ジャンボ~!
今日はとても興味深いアフリカ言語の本「アフリカのことばと社会」(三元社)をご紹
介します。
ブログ読者のみなさんから、時々ケニアやアフリカにかんするお問い合わせをいただ
きますが、そのなかに「ケニア語はなんですか?」というご質問がありました。
このお問い合わせには実はハッとしました。
ケニアに長く住んでいると、ケニアで使われる言語はそれぞれの部族語、国語はスワヒ
リ語、公用語は英語という認識があたりまえのようになっていますが、アフリカを知ら
ないひとにとっては、日本語やイタリア語のようにその国で話される言語はひとつと思
われて当然ですよね。
本書によると、現在全世界で話されている言語は6012あり、そのうちアフリカ大陸で話
されている言語は2092、実に世界の言語の3割以上がアフリカで話されているそうです。
すごーい!やはりアフリカは広大です。
拙ブログにてご紹介した品川大輔さんは本書第11章でケニア編を執筆されています。
ウガンダ編、タンザニア編もあり東アフリカの最新スワヒリ語状況がわかりとても興味
深いです。

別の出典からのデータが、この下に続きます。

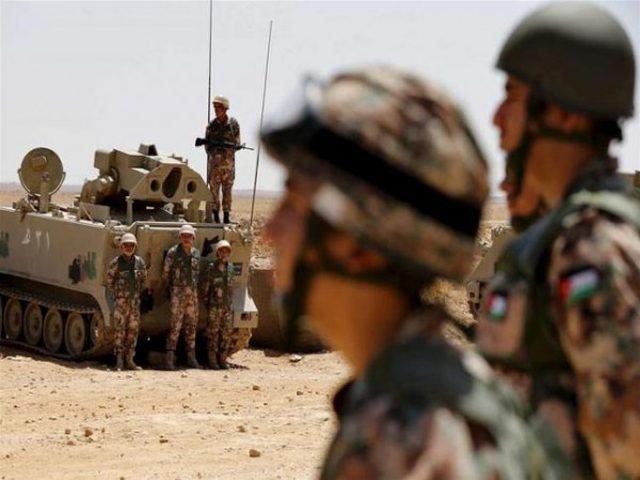 """الأردن يعتقل شخصاً حاول """"التسلل"""" لفلسطين"""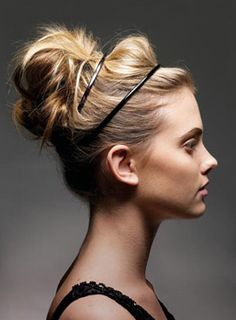 The sophisticated messy bun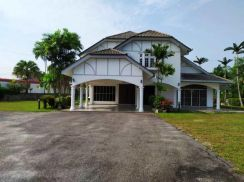 2 Storey Bungalow Huge Land at Taman Paroi Jaya for Sale
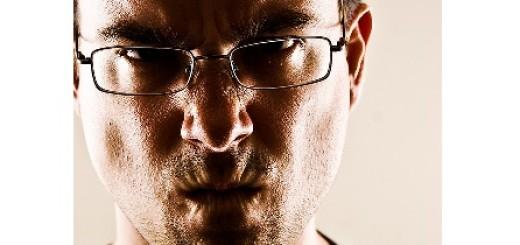 anlama anlaşılma eleştiri empati etiketlenme öfke öfke erteleme öfke kontrolü öfke nedir öfkeyle kalkan zararla oturur sakinleşme saldırganlık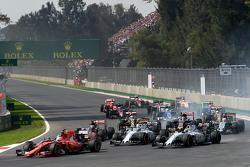 Sebastian Vettel, Ferrari SF15-T at the start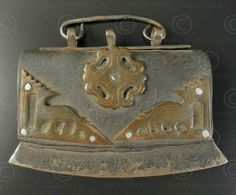Bourse à briquet Tibet TIB68. Petite bourse à briquet renfermant silex et étoupe. Acier, bronze et cuir. Tibet. 18-19ème siècle. Longueur: 11.5 cm x 9 cm de haut.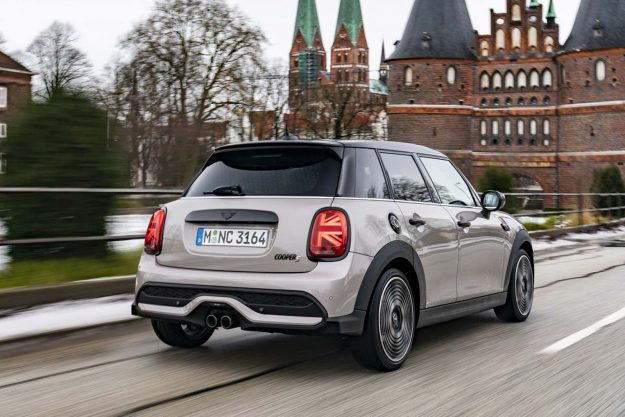 mini-cooper-s-5-door-facelift-2021-proauto-02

本書はアフリカ経験豊かな言語学者さんたちにより執筆編纂され以下全17章
で構成されています。
1章 アフリカにおける言語と社会 梶茂樹
2章 アフリカの言語問題 砂野幸稔
3章 言語の命を支える民族のアイデンティティ(ナイジェリア) 塩田勝彦
4章 英語主義か多言語主義か(ガーナ) 古閑恭子
5章 拡大するウォロフ語と重層的多言語状況の海に浮かぶフランス語(セネガル)
砂野幸稔
6章 ストリートで生成するスラング(コートジボワール) 鈴木裕之
7章 アフリカ諸語の有無が生む差異(カボ・ベルデとギニア・ビザウ)
市之瀬敦
8章 多言語使用と教育用言語を巡って(コンゴ民主共和国) 梶茂樹
9章 文字は誰のものか(エチオピア) 拓殖洋一
10章 数百万人の「マイノリティ」(エチオピア) 若狭基道
11章 言語的多様性とアイデンティティ,エスニシティ,そしてナショナリティ
(ケニア) 品川大輔
12章 多民族・多言語社会の諸相(ウガンダ) 宮崎久美子
13章 スワヒリ語の発展と民族語・英語との相克 (タンザニア)竹村景子・小森淳子
14章 未完の「国語(マダガスカル)」深澤秀夫
15章 動き続けるアフリカ諸語(ナミビア) 米田信子
16章 公用語政策の理想と現実(南アフリカ)神谷俊朗
17章 アメリカ手話とフランス語の接触が生んだ手話言語(フランス語圏西・中部
アフリカ)亀井伸考
広大なアフリカ大陸にすむ人々が多言語のふくざつな問題や多様な価値観をもつ隣人
とどのように折り合いをつけ暮らしているか、今の時代、本書からたいせつなヒントを
もらえそうです。
ナイロビ在住のかたは、本書を日本学術振興会ナイロビ研究連絡センター
(Tel 020-4442424)に併設された学術振興会ライブラリーにて貸出し閲覧できます。
アフリカ大陸の多様なことばと社会について書かれた本書、アフリカのことばに興味の
あるかたはぜひふれてみてくださいね。
さらにスワヒリ語ファンのみなさんにうれしいお知らせです♪
品川大輔さんが11月21日NHK Worldのスワヒリ語放送(現地時間6時半)に出演され
アフリカの多言語についてお話されます。海外向け番組ですが、短波を聞きそびれ
たかたはインターネットで一週間ずっと聞けるそうです。